КОРОТКОЕ УПРАЖНЕНИЕ →
Соответствуют ли интервью утверждения ниже? Ответьте на каждое «да» или «нет» и дословно процитируйте слова интервью, на которых основан ответ.
1. Дарья Русакова окончила факультет кинокритики РГГУ.
2. После окончания университета она стала работать по специальности.
3. Основная галерея «Пять веков» располагалась в Москве.

СТАТЬЯ →
>>>

Я не буду распыляться на большое предисловие. Потому что все главные слова Дарья Русакова сказала сама. В этом интервью она поведала не столько о проекте Russian Art Park, сколько о своей творческой биографии, о том, почему сначала боялась сделать личное публичным, и раскрыла тайны арт-аукционов.

 

 

Artifex: Я знаю, что у тебя очень большой фронт работ в области искусства: ты пишешь стихи, занимаешься арт-проектами и являешься куратором. Как начиналась твоя творческая деятельность?

Меня долго интересовало кино, я хотела связать себя с этой сферой, поэтому закончила факультет кинокритики РГГУ. Но по специальности работать не пошла. У меня случился некий кризис, и я долгое время не знала, чем хочу заниматься. А потом посмотрела какой-то фильм, в котором дочь главной героини работала в аукционном доме и продавала произведения искусства. И я так этим загорелась!

С этого началась моя деятельность в арт-бизнесе. Я взяла кредит и поступила на второе высшее в институт, который на тот момент готовил коллекционеров и галеристов. Практически сразу мне предложили должность исполнительного директора в антикварной галерее «Пять веков», открытой моим старшим партнером, который жил в Италии. Основная галерея была расположена в Риме, а он решил открыть филиал в Москве. Основным профилем были работы итальянских и фламандских мастеров XV-XIX веков. Отсюда и название. Он приехал, дал мне задание, выделил бюджет и уехал. Сказал: «Я вернусь через два месяца, и галерея уже должна функционировать!» Я ничего в этом не понимала! Мне пришлось с нуля погружаться в это дело, и я до сих пор безмерно благодарна за опыт. Потом я ни на день не усомнилась в том, чем хочу заниматься. Со временем стала понимать: пусть я воспитана на классике, но прежде всего меня интересует актуальное искусство, которое живет здесь и сейчас.

<<<

ПОКАЗАННЫЕ ЗАПИСИ →
>>>

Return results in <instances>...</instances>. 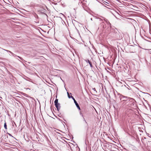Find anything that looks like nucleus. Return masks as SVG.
Here are the masks:
<instances>
[{"label": "nucleus", "mask_w": 151, "mask_h": 151, "mask_svg": "<svg viewBox=\"0 0 151 151\" xmlns=\"http://www.w3.org/2000/svg\"><path fill=\"white\" fill-rule=\"evenodd\" d=\"M145 50H148V49H145Z\"/></svg>", "instance_id": "12"}, {"label": "nucleus", "mask_w": 151, "mask_h": 151, "mask_svg": "<svg viewBox=\"0 0 151 151\" xmlns=\"http://www.w3.org/2000/svg\"><path fill=\"white\" fill-rule=\"evenodd\" d=\"M88 62L89 63V64H90V65L91 67H92V65L91 63L90 62V61L89 60H88Z\"/></svg>", "instance_id": "5"}, {"label": "nucleus", "mask_w": 151, "mask_h": 151, "mask_svg": "<svg viewBox=\"0 0 151 151\" xmlns=\"http://www.w3.org/2000/svg\"><path fill=\"white\" fill-rule=\"evenodd\" d=\"M83 119H84V120L86 122L85 119L84 118H83Z\"/></svg>", "instance_id": "11"}, {"label": "nucleus", "mask_w": 151, "mask_h": 151, "mask_svg": "<svg viewBox=\"0 0 151 151\" xmlns=\"http://www.w3.org/2000/svg\"><path fill=\"white\" fill-rule=\"evenodd\" d=\"M18 57L21 59H22V58L19 56H18Z\"/></svg>", "instance_id": "9"}, {"label": "nucleus", "mask_w": 151, "mask_h": 151, "mask_svg": "<svg viewBox=\"0 0 151 151\" xmlns=\"http://www.w3.org/2000/svg\"><path fill=\"white\" fill-rule=\"evenodd\" d=\"M57 104V107H56V108L58 110L60 108V104L59 103H58Z\"/></svg>", "instance_id": "4"}, {"label": "nucleus", "mask_w": 151, "mask_h": 151, "mask_svg": "<svg viewBox=\"0 0 151 151\" xmlns=\"http://www.w3.org/2000/svg\"><path fill=\"white\" fill-rule=\"evenodd\" d=\"M7 52H10L11 54H12V55H14V54L12 52H11L9 51V50H5Z\"/></svg>", "instance_id": "7"}, {"label": "nucleus", "mask_w": 151, "mask_h": 151, "mask_svg": "<svg viewBox=\"0 0 151 151\" xmlns=\"http://www.w3.org/2000/svg\"><path fill=\"white\" fill-rule=\"evenodd\" d=\"M129 103L128 104L129 106L133 108L134 107L136 106L135 101L133 99H130L129 100Z\"/></svg>", "instance_id": "1"}, {"label": "nucleus", "mask_w": 151, "mask_h": 151, "mask_svg": "<svg viewBox=\"0 0 151 151\" xmlns=\"http://www.w3.org/2000/svg\"><path fill=\"white\" fill-rule=\"evenodd\" d=\"M67 94H68V97L69 98H71V97L72 96H70V95H69V94L68 93V92H67Z\"/></svg>", "instance_id": "8"}, {"label": "nucleus", "mask_w": 151, "mask_h": 151, "mask_svg": "<svg viewBox=\"0 0 151 151\" xmlns=\"http://www.w3.org/2000/svg\"><path fill=\"white\" fill-rule=\"evenodd\" d=\"M58 99H56L55 101V102H54L55 105V106L56 107H57V104H58Z\"/></svg>", "instance_id": "3"}, {"label": "nucleus", "mask_w": 151, "mask_h": 151, "mask_svg": "<svg viewBox=\"0 0 151 151\" xmlns=\"http://www.w3.org/2000/svg\"><path fill=\"white\" fill-rule=\"evenodd\" d=\"M71 98L74 101V103L75 104L77 108L79 110H80L81 109L80 108L78 104V103H77V101H76V100H75V99L74 98V97L72 96L71 97Z\"/></svg>", "instance_id": "2"}, {"label": "nucleus", "mask_w": 151, "mask_h": 151, "mask_svg": "<svg viewBox=\"0 0 151 151\" xmlns=\"http://www.w3.org/2000/svg\"><path fill=\"white\" fill-rule=\"evenodd\" d=\"M4 128L6 129H7V126H6V123H5L4 124Z\"/></svg>", "instance_id": "6"}, {"label": "nucleus", "mask_w": 151, "mask_h": 151, "mask_svg": "<svg viewBox=\"0 0 151 151\" xmlns=\"http://www.w3.org/2000/svg\"><path fill=\"white\" fill-rule=\"evenodd\" d=\"M9 134V135H10V136H12V135L11 134Z\"/></svg>", "instance_id": "10"}]
</instances>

<<<

ОТВЕТ К ЗАДАНИЮ →
1. Да: «поэтому закончила факультет кинокритики РГГУ».
2. Нет: «Но по специальности работать не пошла».
3. Нет: «Основная галерея была расположена в Риме, а он решил открыть филиал в Москве».